Dataset entries:
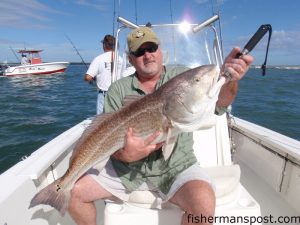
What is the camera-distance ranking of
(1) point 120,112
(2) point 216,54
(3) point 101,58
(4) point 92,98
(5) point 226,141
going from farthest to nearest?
(4) point 92,98
(3) point 101,58
(2) point 216,54
(5) point 226,141
(1) point 120,112

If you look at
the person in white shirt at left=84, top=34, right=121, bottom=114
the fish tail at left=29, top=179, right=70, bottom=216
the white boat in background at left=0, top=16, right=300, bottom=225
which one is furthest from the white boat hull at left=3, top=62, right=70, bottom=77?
the fish tail at left=29, top=179, right=70, bottom=216

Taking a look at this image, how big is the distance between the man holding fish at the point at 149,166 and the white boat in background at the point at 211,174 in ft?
0.40

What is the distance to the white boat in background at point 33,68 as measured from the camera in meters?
36.2

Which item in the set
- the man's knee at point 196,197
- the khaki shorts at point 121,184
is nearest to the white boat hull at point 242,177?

WRITTEN TASK: Please state how many lines in the records contain the word "bottom", treating case as significant, and reply with the number alone.

ANSWER: 5